しかし、更新事務手数料を誰が負担するかによってオーナーの取り分は変わってきます。

1)更新事務手数料の相場

更新事務手数料の相場は、更新料の50%程度です。

更新料が家賃の1ヶ月分であった場合、事務手数料は家賃の0.5ヶ月分となります。

当社ランドネットの料金表を見てみるはこちら

2)更新事務手数料をオーナーが負担する場合

更新事務手数料をオーナーが負担する場合は、更新料から更新事務手数料が引かれた残りの額がオーナーの取り分となります。

更新料が家賃1ヶ月分だった場合のオーナーの取り分は、家賃の0.5ヶ月分です。

家賃が10万円の物件だと仮定すると、オーナーには更新料として5万円分が入るというわけです。

3)更新事務手数料を入居者が負担する場合

更新事務手数料を入居者が負担する場合は、1ヶ月分の更新料がそのままオーナーの手元に入ります。

しかし、更新事務手数料の負担を巡ってトラブルになるケースもあるため、契約書内に契約更新時に入居者が負担する費用についてもしっかり明記しておきましょう。

4)更新料を設定しない場合

地域によっては更新料を設定しない場合もあります。

課題 -
上にある更新事務手数料についての文章を、一字一句変えずに全文打ち直してもらえますか？

提示資料 -
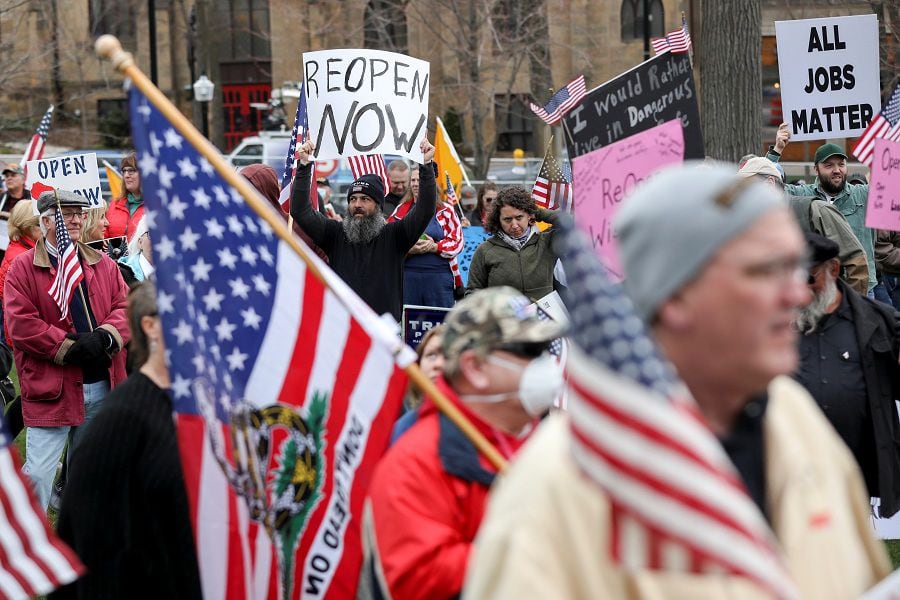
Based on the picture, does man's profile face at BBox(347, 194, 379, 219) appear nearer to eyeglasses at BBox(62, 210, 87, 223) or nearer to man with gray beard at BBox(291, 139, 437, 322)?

解答 -
しかし、更新事務手数料を誰が負担するかによってオーナーの取り分は変わってきます。

1)更新事務手数料の相場

更新事務手数料の相場は、更新料の50%程度です。

更新料が家賃の1ヶ月分であった場合、事務手数料は家賃の0.5ヶ月分となります。

当社ランドネットの料金表を見てみるはこちら

2)更新事務手数料をオーナーが負担する場合

更新事務手数料をオーナーが負担する場合は、更新料から更新事務手数料が引かれた残りの額がオーナーの取り分となります。

更新料が家賃1ヶ月分だった場合のオーナーの取り分は、家賃の0.5ヶ月分です。

家賃が10万円の物件だと仮定すると、オーナーには更新料として5万円分が入るというわけです。

3)更新事務手数料を入居者が負担する場合

更新事務手数料を入居者が負担する場合は、1ヶ月分の更新料がそのままオーナーの手元に入ります。

しかし、更新事務手数料の負担を巡ってトラブルになるケースもあるため、契約書内に契約更新時に入居者が負担する費用についてもしっかり明記しておきましょう。

4)更新料を設定しない場合

地域によっては更新料を設定しない場合もあります。